Central banks influence the economy and the cost of money. But how? By adopting, depending on the short- and medium-term scenario, these two strategies.
A currency, just like any other asset, has no fixed value. It fluctuates every day, following supply and demand. Central banks, however, can have a profound effect through their decisions. These represent monetary policy, i.e. the choices an institution makes to influence the cost of money and its availability.
Objectives and instruments of monetary policy
The main instrument a central bank has at its disposal is the key interest rates. These are the official rates at which the ECB or Fed lend to banks. They are a kind of ‘valve’ that indirectly acts on the real economy. The reference rate, as the European Central Bank itself explains, ‘affects, in turn, the interest rates that commercial banks charge on loans to customers. In other words, it affects consumer spending and business investment‘.
────────────────────
• _REQUESTS_
1. According to the monetary policy passage, what is the main instrument a central bank has at its disposal?
2. Quote the monetary policy passage starting with "A currency, just" and going on through "and its availability.".

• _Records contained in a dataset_
────────────────────
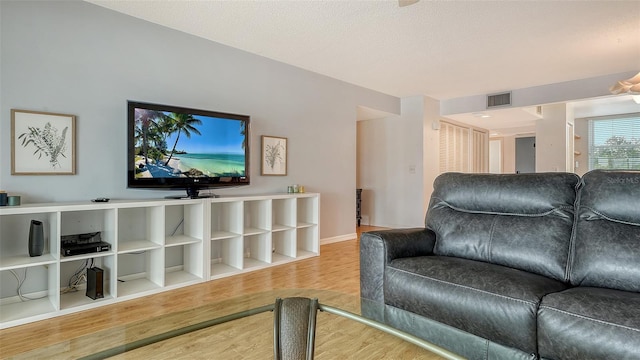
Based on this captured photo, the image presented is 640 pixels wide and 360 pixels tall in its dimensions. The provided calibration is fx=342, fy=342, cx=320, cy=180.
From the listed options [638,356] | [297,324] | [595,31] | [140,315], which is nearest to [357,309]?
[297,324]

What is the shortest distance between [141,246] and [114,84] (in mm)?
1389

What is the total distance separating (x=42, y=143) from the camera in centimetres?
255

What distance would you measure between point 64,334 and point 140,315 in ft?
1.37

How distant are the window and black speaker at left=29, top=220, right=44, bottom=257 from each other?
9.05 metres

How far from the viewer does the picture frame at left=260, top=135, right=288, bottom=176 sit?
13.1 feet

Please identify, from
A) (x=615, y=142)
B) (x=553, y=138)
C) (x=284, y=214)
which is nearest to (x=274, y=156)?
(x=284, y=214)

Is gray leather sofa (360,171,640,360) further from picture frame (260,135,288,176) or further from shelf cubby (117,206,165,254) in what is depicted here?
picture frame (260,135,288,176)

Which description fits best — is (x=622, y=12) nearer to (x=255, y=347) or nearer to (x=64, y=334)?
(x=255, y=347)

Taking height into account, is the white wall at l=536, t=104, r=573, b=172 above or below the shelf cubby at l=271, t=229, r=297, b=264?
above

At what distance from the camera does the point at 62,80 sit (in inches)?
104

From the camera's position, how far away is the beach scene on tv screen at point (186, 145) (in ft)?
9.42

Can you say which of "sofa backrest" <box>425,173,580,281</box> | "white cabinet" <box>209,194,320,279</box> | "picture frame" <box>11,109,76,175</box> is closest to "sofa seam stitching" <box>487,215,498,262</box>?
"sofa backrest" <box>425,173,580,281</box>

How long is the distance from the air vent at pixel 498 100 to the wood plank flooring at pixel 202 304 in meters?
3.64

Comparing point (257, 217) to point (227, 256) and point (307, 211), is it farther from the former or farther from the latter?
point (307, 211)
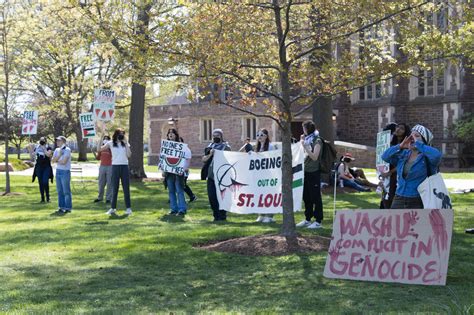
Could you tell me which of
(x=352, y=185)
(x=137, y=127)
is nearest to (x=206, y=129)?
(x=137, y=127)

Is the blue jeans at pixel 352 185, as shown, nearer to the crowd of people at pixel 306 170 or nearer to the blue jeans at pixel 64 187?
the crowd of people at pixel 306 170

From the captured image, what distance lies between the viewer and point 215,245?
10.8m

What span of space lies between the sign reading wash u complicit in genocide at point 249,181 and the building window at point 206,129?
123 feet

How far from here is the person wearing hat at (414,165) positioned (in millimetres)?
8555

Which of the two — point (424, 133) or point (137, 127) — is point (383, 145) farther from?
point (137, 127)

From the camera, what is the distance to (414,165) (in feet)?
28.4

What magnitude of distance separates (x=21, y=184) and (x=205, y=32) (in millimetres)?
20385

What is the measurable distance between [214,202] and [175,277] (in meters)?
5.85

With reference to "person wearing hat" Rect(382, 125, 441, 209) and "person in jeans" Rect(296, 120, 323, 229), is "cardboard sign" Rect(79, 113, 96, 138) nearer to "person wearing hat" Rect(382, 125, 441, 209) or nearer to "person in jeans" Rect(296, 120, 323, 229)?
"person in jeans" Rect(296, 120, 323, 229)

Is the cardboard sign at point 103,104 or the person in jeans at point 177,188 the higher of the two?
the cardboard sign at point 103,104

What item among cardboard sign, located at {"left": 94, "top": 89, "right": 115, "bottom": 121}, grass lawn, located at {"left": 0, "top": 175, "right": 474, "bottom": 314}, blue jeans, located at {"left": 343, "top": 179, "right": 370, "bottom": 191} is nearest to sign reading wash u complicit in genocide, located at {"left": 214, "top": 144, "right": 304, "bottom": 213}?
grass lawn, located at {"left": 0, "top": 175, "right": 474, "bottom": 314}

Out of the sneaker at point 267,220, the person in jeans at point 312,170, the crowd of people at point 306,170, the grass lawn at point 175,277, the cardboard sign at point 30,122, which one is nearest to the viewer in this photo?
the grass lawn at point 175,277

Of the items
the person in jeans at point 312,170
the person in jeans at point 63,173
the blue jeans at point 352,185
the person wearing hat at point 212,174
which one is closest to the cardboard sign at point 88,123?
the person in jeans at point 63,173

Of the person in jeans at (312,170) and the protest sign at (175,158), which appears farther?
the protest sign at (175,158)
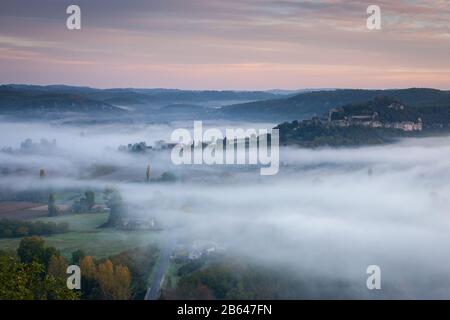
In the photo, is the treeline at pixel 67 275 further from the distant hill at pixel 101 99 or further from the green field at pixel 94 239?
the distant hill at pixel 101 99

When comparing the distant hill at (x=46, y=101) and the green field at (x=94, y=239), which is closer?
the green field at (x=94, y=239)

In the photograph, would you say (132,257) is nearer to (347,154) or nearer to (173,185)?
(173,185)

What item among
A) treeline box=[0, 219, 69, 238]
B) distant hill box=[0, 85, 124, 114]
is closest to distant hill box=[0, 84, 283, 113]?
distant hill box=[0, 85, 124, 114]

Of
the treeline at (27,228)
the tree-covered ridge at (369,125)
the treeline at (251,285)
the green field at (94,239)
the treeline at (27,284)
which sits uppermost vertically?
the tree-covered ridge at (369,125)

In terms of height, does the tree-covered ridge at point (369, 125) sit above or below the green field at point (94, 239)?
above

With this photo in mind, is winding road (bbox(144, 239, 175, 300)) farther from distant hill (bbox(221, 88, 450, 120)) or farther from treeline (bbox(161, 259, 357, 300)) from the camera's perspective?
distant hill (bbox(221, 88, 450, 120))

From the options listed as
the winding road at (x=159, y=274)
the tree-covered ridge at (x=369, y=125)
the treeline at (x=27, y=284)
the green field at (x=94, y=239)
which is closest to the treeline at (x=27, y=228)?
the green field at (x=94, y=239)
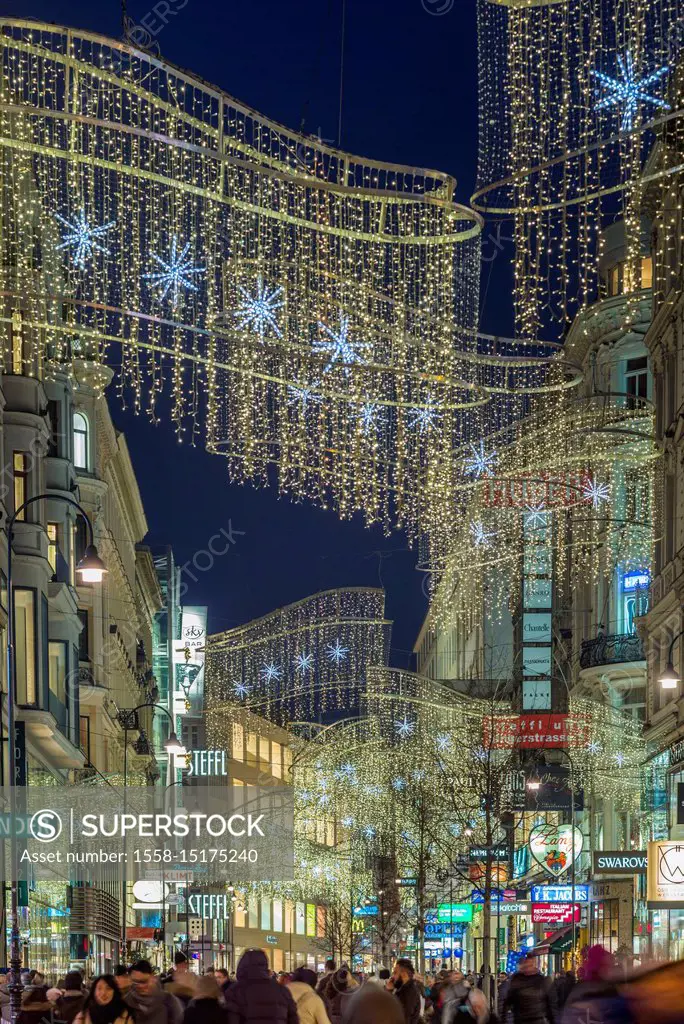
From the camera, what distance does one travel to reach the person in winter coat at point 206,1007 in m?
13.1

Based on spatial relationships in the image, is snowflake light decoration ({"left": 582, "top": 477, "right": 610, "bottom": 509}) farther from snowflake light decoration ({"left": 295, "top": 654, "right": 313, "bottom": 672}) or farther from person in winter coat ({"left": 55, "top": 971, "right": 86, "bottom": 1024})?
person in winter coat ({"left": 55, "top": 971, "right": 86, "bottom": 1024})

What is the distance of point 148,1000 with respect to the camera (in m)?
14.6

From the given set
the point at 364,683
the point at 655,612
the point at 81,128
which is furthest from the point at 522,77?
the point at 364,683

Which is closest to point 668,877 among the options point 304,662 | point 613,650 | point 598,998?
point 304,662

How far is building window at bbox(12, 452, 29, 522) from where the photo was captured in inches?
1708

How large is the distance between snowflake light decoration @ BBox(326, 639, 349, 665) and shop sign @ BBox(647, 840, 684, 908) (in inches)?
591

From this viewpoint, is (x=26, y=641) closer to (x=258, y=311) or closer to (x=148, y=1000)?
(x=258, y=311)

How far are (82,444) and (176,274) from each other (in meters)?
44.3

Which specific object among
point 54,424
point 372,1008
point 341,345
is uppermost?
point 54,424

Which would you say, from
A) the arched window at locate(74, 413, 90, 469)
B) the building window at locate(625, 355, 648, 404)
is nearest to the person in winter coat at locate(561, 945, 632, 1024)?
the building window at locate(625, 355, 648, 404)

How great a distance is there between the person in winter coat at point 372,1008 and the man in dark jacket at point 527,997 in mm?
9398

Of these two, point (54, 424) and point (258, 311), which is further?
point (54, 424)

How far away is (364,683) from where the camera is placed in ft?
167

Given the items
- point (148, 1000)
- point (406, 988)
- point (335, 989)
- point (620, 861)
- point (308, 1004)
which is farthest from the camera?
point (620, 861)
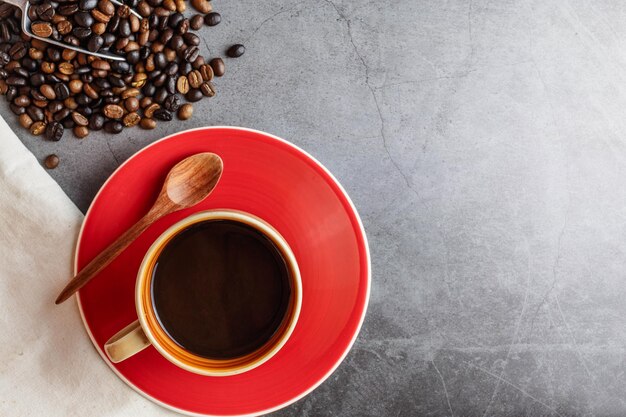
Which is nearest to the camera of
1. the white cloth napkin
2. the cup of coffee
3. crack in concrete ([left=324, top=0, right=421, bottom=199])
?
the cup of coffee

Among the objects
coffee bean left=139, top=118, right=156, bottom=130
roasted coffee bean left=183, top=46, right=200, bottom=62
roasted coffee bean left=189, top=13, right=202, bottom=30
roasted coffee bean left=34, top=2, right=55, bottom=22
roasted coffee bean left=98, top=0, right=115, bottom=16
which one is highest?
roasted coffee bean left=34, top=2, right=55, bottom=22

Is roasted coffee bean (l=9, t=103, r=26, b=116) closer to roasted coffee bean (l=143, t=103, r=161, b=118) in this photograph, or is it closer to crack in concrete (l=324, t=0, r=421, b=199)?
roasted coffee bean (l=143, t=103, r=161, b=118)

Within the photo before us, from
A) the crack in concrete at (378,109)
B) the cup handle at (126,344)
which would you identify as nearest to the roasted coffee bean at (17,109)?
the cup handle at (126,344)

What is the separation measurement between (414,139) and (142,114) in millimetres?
────────────────────
• _ANSWERS TO THE TASKS_
1. The key interest rates.

2.
A currency, just like any other asset, has no fixed value. It fluctuates every day, following supply and demand. Central banks, however, can have a profound effect through their decisions. These represent monetary policy, i.e. the choices an institution makes to influence the cost of money and its availability.